А чуть позже, когда Сонечка – ее дочка, видела десятые сны, они с Верой занимались любовью. Хорошо, как по нотам. Не торопясь, наслаждаясь процессом. Лишь тонкая занавеска между кухней и комнатой, а также металлическая кровать со скрипучей панцирной сеткой, оказались безоговорочными помощниками их обоюдного и окончательного грехопадения.

Это всего лишь интрижка на стороне, – думал Данилов тогда, – очередной роман, хотя и очень красивый. А Вера? Вера – всего лишь любовница.

О, как ему нравились ее длинные волосы; тонкие музыкальные пальцы; изящные икры. Еще он очень любил разглядывать Веру со стороны, когда она этого не замечала. Он снимал ее своеобразным рапидом, чтобы откладывать в памяти. Взмах руки, поворот головы, и так далее. Сзади особенно хороша была попка. Особенно, когда он прижимался к ней обнаженной, благоухающей. А еще она красиво стонала. Не в пример его Свете, которая все делала в гробовой темноте и молчании.


*


Увидев Данилова в таком состоянии, мать-одиночка без лишних вопросов уложила его в постель, и напоила горячим чаем с малиной. Потом дала валерьянки. Данилов расслабился, и его боль притупилась. Всю ночь он пролежал под одеялом не шелохнувшись, а Вера согревала его своими объятиями.
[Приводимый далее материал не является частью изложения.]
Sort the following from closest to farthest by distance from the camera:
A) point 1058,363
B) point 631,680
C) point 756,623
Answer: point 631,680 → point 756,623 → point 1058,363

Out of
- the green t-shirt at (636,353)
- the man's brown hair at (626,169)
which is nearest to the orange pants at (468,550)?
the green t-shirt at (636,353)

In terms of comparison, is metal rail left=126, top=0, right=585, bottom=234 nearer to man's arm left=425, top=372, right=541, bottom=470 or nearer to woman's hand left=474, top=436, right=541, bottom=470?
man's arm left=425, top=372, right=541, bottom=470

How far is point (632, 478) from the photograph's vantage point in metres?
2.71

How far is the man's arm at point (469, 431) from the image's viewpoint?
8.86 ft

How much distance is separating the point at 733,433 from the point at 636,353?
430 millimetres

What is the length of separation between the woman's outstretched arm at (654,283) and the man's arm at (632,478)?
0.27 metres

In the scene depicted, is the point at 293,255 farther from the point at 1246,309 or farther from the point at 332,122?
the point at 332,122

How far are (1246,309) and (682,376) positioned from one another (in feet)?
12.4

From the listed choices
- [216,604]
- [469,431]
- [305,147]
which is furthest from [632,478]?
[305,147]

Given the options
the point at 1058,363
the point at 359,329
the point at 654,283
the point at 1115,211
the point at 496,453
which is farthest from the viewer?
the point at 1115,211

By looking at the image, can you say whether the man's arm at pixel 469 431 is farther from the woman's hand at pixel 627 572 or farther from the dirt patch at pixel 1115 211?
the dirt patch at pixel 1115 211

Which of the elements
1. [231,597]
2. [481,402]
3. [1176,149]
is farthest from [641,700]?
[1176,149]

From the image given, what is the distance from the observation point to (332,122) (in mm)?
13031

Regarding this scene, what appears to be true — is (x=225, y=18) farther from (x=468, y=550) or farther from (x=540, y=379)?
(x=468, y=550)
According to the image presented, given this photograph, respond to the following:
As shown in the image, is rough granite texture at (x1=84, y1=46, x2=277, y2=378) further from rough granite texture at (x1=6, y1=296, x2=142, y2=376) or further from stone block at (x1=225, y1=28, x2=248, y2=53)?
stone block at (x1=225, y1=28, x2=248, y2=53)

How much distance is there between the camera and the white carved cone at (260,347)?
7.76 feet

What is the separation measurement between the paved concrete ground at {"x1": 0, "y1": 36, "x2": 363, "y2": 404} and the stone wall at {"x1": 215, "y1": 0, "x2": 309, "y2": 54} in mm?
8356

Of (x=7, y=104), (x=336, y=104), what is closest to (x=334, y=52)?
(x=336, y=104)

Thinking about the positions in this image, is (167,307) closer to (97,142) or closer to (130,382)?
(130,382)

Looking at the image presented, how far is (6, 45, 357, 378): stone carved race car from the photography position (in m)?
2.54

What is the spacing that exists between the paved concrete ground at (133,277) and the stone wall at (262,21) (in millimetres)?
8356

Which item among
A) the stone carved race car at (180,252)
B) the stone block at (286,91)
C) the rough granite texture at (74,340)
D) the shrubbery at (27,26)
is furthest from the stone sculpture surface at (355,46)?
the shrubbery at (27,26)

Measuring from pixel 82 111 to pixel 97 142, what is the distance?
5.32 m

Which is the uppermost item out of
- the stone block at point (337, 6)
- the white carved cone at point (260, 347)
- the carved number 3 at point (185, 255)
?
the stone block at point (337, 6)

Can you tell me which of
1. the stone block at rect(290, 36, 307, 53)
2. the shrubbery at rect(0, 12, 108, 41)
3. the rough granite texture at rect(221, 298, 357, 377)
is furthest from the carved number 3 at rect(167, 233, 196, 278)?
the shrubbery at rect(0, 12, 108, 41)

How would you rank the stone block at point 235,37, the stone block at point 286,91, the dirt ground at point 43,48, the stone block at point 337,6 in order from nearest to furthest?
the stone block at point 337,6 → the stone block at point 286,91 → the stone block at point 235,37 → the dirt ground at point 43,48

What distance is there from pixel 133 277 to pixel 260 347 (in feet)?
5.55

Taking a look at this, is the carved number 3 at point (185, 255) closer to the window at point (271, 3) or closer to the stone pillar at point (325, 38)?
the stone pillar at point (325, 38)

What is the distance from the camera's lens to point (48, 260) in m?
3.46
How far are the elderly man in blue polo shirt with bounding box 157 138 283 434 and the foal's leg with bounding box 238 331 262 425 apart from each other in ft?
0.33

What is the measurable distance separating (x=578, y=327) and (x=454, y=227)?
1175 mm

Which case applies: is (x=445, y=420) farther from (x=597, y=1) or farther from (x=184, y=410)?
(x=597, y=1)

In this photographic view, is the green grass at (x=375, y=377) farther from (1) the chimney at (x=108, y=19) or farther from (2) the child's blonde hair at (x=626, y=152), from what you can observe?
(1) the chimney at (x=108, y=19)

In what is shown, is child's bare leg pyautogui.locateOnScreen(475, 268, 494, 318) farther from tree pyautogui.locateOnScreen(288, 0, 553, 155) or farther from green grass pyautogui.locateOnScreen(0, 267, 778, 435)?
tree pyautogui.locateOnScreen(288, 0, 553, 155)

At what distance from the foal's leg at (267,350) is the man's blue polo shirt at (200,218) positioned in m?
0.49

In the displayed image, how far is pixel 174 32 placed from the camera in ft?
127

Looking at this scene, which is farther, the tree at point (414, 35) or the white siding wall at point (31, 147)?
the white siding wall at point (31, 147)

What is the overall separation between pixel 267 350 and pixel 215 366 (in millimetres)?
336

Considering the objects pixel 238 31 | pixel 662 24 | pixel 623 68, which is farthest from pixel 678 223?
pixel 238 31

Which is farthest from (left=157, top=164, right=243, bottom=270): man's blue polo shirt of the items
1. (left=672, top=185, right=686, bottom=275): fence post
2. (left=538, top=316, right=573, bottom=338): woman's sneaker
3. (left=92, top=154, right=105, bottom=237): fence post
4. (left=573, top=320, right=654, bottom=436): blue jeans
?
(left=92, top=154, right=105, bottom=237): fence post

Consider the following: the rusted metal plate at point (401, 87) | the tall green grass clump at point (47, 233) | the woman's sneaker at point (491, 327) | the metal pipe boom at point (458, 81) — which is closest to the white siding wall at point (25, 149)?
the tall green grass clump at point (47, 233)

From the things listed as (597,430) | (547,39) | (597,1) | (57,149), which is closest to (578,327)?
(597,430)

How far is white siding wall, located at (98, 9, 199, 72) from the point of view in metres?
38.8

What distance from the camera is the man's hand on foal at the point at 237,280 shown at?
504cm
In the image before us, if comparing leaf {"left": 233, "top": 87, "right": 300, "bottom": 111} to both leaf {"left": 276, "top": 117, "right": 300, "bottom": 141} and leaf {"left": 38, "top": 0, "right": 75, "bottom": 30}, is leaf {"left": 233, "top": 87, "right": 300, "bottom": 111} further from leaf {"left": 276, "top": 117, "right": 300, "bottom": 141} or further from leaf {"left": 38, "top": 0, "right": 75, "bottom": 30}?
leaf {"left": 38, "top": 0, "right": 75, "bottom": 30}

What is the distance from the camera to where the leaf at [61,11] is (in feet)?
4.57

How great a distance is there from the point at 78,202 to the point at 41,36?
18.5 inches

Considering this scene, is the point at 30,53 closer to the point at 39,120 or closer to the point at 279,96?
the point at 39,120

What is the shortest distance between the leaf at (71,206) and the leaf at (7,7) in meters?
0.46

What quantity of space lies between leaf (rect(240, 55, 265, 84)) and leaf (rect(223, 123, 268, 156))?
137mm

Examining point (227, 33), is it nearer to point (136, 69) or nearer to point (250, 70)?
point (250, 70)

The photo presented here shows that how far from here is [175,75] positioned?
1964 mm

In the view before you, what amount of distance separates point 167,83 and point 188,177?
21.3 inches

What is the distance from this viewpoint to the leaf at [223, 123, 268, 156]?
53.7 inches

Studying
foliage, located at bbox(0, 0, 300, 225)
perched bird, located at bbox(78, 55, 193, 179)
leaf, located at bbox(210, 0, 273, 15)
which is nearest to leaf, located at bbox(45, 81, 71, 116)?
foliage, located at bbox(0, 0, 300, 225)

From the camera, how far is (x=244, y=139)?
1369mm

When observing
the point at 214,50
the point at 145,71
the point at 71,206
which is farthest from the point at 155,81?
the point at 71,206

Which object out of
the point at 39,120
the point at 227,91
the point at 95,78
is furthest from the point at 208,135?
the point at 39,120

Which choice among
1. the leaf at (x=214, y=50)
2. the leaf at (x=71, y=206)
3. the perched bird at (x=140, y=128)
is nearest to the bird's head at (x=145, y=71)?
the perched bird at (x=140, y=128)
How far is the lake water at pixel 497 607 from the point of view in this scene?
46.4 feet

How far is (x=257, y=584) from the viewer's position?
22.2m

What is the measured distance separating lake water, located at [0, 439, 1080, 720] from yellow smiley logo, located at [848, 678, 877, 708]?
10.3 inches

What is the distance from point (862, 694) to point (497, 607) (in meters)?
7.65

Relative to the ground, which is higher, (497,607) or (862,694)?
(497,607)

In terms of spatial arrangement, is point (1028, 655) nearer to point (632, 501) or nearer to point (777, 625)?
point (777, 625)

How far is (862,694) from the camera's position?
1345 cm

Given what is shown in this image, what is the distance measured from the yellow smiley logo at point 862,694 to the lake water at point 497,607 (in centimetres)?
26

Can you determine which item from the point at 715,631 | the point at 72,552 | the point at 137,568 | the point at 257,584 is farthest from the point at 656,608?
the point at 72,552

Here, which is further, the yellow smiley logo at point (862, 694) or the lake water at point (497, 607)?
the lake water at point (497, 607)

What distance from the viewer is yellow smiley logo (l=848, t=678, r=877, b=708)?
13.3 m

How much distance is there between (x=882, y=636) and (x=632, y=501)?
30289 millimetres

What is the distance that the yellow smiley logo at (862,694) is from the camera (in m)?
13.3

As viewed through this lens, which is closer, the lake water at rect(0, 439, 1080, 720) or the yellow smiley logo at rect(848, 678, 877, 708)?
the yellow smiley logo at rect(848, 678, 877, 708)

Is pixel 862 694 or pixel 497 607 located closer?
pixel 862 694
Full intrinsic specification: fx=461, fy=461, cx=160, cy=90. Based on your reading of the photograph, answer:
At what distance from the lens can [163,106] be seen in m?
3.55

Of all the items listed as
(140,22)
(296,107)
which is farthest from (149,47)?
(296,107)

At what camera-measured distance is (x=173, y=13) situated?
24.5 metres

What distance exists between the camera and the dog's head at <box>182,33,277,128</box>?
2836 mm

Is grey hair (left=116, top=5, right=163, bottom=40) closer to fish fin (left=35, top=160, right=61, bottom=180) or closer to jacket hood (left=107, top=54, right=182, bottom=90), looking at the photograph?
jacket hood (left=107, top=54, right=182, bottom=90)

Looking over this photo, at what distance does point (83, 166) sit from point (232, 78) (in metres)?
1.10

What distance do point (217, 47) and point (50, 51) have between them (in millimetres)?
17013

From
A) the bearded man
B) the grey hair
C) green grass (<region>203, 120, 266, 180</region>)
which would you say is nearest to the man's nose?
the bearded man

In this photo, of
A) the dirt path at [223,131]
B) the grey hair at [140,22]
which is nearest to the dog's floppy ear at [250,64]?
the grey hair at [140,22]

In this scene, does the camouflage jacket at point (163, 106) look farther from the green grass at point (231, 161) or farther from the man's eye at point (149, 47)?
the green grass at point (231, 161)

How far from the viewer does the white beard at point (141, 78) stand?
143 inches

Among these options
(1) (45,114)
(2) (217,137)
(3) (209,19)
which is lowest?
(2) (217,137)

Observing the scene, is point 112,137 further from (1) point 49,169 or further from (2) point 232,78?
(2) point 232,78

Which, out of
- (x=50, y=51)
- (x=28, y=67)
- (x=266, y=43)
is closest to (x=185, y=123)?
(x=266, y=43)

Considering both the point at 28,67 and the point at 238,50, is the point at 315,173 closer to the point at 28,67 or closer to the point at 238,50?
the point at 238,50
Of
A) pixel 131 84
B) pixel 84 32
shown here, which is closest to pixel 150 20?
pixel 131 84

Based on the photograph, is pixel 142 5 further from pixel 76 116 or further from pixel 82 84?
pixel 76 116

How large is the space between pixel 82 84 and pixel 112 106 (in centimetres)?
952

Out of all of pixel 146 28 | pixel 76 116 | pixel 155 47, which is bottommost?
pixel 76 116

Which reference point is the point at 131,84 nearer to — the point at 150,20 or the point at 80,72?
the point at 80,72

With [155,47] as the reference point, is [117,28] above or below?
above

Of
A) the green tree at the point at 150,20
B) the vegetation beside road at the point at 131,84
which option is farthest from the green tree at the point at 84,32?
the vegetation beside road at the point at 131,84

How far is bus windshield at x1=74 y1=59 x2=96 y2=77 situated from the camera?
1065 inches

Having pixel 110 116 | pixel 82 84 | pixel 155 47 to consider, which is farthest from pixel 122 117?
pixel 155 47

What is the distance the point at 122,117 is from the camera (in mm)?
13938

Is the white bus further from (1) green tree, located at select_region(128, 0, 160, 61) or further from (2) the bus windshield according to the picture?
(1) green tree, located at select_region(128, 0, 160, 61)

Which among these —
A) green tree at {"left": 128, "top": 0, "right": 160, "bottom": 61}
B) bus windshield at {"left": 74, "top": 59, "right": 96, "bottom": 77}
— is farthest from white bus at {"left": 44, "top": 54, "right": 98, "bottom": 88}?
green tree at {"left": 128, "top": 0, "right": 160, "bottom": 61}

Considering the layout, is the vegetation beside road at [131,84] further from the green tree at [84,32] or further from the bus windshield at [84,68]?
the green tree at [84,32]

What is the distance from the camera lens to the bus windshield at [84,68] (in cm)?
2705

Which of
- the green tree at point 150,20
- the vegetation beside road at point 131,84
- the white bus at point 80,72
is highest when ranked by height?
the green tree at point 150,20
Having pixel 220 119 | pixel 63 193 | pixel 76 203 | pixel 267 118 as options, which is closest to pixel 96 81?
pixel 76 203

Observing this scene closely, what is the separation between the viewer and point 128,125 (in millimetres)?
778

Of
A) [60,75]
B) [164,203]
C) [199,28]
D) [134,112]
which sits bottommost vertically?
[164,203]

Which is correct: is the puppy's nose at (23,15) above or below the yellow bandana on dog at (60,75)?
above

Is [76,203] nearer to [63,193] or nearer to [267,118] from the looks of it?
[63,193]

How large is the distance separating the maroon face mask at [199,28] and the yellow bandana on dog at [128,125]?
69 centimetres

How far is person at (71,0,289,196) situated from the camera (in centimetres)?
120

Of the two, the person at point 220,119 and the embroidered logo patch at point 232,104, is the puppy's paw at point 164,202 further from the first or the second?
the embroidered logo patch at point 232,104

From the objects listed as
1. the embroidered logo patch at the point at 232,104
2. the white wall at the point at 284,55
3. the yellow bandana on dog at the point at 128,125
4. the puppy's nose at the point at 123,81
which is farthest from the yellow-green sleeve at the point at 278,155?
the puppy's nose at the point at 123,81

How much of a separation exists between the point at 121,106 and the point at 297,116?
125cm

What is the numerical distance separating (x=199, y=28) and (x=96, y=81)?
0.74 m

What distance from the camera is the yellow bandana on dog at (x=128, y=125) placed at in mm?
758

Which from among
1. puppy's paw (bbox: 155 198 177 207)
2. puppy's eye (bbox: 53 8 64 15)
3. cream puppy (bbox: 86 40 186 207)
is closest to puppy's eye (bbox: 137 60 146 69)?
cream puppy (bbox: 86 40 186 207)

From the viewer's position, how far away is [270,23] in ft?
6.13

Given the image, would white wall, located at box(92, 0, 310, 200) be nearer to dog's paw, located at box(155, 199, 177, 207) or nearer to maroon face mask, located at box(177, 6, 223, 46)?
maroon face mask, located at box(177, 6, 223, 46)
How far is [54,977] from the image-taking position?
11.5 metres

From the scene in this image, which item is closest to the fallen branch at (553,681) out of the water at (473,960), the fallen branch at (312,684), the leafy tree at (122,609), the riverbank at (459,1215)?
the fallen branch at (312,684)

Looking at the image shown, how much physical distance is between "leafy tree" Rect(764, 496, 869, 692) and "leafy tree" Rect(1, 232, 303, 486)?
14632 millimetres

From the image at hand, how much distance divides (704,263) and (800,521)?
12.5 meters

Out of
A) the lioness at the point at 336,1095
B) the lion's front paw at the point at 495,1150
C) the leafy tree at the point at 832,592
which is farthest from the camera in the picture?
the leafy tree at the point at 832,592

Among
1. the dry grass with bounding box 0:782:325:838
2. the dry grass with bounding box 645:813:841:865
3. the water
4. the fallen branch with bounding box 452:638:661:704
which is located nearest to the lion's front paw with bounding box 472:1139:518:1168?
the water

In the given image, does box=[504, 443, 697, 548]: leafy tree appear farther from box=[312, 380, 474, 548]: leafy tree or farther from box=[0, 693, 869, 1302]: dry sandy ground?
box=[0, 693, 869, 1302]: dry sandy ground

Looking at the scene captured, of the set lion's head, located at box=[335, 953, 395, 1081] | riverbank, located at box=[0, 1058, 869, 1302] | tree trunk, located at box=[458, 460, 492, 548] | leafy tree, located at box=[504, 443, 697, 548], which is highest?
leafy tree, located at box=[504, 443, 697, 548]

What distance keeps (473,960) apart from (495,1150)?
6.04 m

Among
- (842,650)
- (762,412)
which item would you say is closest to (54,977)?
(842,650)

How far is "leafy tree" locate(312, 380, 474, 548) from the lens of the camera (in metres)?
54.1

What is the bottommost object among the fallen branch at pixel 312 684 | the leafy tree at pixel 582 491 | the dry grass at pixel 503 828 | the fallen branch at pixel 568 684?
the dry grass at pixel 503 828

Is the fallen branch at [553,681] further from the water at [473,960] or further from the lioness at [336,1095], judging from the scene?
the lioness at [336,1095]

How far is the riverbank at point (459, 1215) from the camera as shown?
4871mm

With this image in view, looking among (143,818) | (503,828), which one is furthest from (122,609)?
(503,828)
В пять утра он поднялся, и молча сидел на маленькой кухне, отгороженный занавеской. Чуть позже встала и Вера. По ее виду можно было сказать, что она так же плохо спала. Выпив чаю и, поцеловав Данилова в щеку, она ушла на работу, не забыв проверить дочурку.

Еще через час проснулась девчушка и, увидев Данилова, широко заулыбалась знакомому дяде.

– Привет, заяц, – ответил негромко Володя, прогнав с лица маску великой печали и безысходности, – Как дела?

Ребенок принялся с азартом рассказывать ему о своих куклах, школьных занятиях, и так далее.

– Подожди-подожди, тараторка! – усмехнулся Данилов, – Твоя мама просила напоить тебя чаем. Это во-первых. А во-вторых, проверить уроки. Так что, давай, слазь с постели.

– Хорошо! – кивнула Сонечка, отбрасывая одеяло.

Они сидели за маленьким столиком, накрытом цветастой клеенкой, и пили заварочный чай. Глядя на девочку, он совсем не слушал, что она говорит, погрузившись в свои скорбные мысли.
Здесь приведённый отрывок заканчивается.